Motorsport

Formel 1: Mercedes schielt doch noch auf den WM-Titel

Wie groß die Sorgen beim Formel-1-Team von Mercedes vor dem Großen Preis von Belgien am Sonntag (14 Uhr) sind, lässt sich am besten an einem kleinen Fellknäuel ablesen.

„Roscoe“, Lewis Hamiltons Hund, laboriert an einer Lungenentzündung. Für eine englische Bulldogge ist das eine durchaus ernsthafte Erkrankung, Tierärzte raten dringend zur Medikamentierung. „Betet für ihn“, flehte Hamilton daher seine Fans an, der kleine Vierbeiner ist ihm im vergangenen halben Jahr spürbar ans Herz gewachsen.

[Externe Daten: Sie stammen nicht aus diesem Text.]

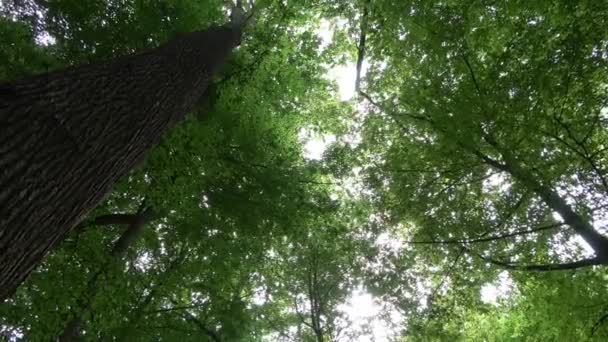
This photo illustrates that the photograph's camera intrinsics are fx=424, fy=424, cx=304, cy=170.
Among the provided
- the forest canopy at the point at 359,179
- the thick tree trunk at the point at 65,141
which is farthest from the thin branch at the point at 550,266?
the thick tree trunk at the point at 65,141

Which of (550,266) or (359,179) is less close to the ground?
(359,179)

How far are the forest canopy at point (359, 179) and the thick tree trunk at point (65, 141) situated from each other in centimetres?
131

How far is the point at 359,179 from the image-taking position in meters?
7.98

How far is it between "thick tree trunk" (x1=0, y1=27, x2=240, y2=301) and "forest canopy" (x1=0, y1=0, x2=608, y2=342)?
4.29ft

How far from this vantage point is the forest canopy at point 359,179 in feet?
16.1

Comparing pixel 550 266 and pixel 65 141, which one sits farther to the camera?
pixel 550 266

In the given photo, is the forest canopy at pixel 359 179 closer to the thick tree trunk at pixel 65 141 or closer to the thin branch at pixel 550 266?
the thin branch at pixel 550 266

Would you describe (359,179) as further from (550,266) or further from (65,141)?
(65,141)

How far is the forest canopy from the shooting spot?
490 cm

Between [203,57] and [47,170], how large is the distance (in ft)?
11.0

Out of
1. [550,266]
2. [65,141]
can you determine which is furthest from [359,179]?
[65,141]

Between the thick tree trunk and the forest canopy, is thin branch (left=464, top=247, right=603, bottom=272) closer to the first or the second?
the forest canopy

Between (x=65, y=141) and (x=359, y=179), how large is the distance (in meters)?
5.97

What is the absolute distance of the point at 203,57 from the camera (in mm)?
5375
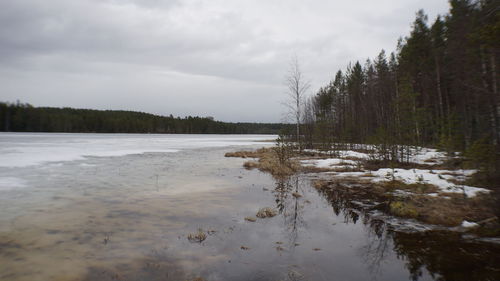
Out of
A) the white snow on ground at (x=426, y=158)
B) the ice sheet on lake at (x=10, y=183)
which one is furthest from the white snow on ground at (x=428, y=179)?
the ice sheet on lake at (x=10, y=183)

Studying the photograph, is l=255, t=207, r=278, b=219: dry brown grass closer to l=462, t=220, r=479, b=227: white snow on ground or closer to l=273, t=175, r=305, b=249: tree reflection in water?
l=273, t=175, r=305, b=249: tree reflection in water

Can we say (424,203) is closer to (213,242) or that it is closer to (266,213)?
(266,213)

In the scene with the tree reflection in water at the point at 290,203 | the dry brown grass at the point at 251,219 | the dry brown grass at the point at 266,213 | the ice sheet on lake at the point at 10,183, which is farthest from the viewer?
the ice sheet on lake at the point at 10,183

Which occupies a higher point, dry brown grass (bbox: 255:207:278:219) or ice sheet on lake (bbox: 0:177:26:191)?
ice sheet on lake (bbox: 0:177:26:191)

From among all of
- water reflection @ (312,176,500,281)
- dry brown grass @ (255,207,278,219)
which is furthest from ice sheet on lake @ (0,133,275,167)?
water reflection @ (312,176,500,281)

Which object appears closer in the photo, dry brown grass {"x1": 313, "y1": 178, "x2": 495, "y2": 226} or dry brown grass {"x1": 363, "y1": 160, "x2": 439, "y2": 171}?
dry brown grass {"x1": 313, "y1": 178, "x2": 495, "y2": 226}

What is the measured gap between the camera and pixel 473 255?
548 centimetres

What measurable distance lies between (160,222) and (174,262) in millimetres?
2769

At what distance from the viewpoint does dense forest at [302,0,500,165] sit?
22.2 ft

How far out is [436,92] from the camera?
1210 inches

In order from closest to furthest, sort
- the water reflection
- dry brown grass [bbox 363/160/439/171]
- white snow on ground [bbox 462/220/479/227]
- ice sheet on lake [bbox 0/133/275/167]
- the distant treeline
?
the water reflection
white snow on ground [bbox 462/220/479/227]
dry brown grass [bbox 363/160/439/171]
ice sheet on lake [bbox 0/133/275/167]
the distant treeline

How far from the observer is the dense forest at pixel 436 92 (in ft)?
22.2

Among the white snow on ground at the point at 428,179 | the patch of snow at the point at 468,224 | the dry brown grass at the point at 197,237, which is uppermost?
the white snow on ground at the point at 428,179

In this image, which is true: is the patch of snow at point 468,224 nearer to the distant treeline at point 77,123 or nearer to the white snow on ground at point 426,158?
the white snow on ground at point 426,158
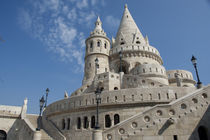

Das war es dann aber auch mit der Problemliste beim Sterne-Team. So kurz wie derzeit war sie seit dem Wiedereinstieg in die Formel 1 2010 noch nie. Der Rennstall, der in den vergangenen drei Jahren von Enttäuschung zu Enttäuschung fuhr, erlebt mit drei Saisonsiegen und zuletzt fünf Polepositions in Folge zurzeit den steilsten Aufschwung aller Formel-1-Teams. „In der ersten Saisonhälfte haben wir die Erwartungen übertroffen. Wir haben ein starkes Allroundpaket und sind von unserem Sieg in Ungarn beflügelt“, sagt Motorsportchef Toto Wolff zuversichtlich: „Auf dem Papier sollte die Strecke in Spa unserem Auto liegen. Nico (Rosberg – d.R.) und Lewis werden auf einer echten Fahrerstrecke in ihrem Element sein.“

Während die Dienstreise in die Ardennen im Vorjahr noch überlagert wurde von den Feierlichkeiten anlässlich Michael Schumachers 300. Rennen, dominiert diesmal die Aussicht auf wenigstens einen Weltmeistertitel. Zwar wiegelt Niki Lauda, der Vorsitzende des Aufsichtsgremiums beim Formel-1-Team ab: Auf dem Papier sei eine Chance auf den Konstrukteurstitel vorhanden, „in der Realität wird es jedoch sehr schwierig“. Mit 69 Punkten Vorsprung scheint Red Bull der Konkurrenz auch in diesem Jahr enteilt. Die nächsten beiden Rennen in Belgien und Italien mit ihren langen Hochgeschwindigkeitspassagen kämen den aerodynamisch modifizierten Silberpfeilen jedoch entgegen. „Diese Rennen werden entscheidend sein“, glaubt Lauda. „Wir stehen auf dem Gas“, gab Wolff den Mitarbeitern mit auf den Weg. Vettel darf das getrost als Kampfansage verstehen.